SOURCE EXTRACT:
EDITORIAL: Governor should probe youth center allegations

The abuse allegations leveled against staff and management at the now-renamed Maine Youth Center are disturbing in a variety of ways.

The image of a child - and we shouldn't forget that these are children we're talking about here - tied up in restraints for 49 hours and kept in solitary confinement for nearly three months is horrific.

Those claims are among the allegations in a lawsuit brought on behalf of Michael T.

He is now 21, and as a boy Michael did several stints in the juvenile corrections facility. If the allegations are true, they are extraordinary. Guidelines at the Maine Youth Center in South Portland - which has since been replaced by the Long Creek Youth Development Center built nearby - were for children to be held in restraint no more than 30 minutes and in solitary confinement for no more than 72 hours.

More stunning, perhaps, is that the lawsuit alleges that the management at the center knew of this mistreatment and approved. In fact, the lawsuit says the current director at Long Creek, Lars Olsen, explicitly approved of exceeding youth center guidelines in the treatment of Michael.

This should alarm Gov. Baldacci who should immediately launch an investigation of Olsen's role in this matter.

WORK ORDER 1:
Reproduce the stretch of the youth center editorial from "Those claims are" through "treatment of Michael.".
WORK ORDER 2:
Answer these from the youth center editorial:
(a) For how many hours was the child allegedly tied up in restraints?
(b) What was the guideline limit for holding a child in solitary confinement at the Maine Youth Center?
(c) Who is named as the current director at Long Creek?

DATASET SECTION:

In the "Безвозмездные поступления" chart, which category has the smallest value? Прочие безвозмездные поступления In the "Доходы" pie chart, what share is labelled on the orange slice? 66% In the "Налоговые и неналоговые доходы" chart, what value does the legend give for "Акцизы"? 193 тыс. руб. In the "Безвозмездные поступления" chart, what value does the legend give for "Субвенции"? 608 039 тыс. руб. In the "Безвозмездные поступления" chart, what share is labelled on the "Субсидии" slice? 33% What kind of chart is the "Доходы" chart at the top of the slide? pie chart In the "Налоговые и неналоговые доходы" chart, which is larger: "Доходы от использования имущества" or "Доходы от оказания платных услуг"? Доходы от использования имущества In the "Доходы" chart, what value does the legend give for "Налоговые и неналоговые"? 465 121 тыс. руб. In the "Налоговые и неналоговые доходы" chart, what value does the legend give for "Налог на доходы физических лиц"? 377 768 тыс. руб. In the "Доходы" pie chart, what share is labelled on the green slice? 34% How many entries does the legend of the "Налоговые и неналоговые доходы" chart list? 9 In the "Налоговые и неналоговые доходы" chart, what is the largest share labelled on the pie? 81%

ANSWER AREA 1:
Those claims are among the allegations in a lawsuit brought on behalf of Michael T.

He is now 21, and as a boy Michael did several stints in the juvenile corrections facility. If the allegations are true, they are extraordinary. Guidelines at the Maine Youth Center in South Portland - which has since been replaced by the Long Creek Youth Development Center built nearby - were for children to be held in restraint no more than 30 minutes and in solitary confinement for no more than 72 hours.

More stunning, perhaps, is that the lawsuit alleges that the management at the center knew of this mistreatment and approved. In fact, the lawsuit says the current director at Long Creek, Lars Olsen, explicitly approved of exceeding youth center guidelines in the treatment of Michael.

ANSWER AREA 2:
(a) 49 hours
(b) No more than 72 hours
(c) Lars Olsen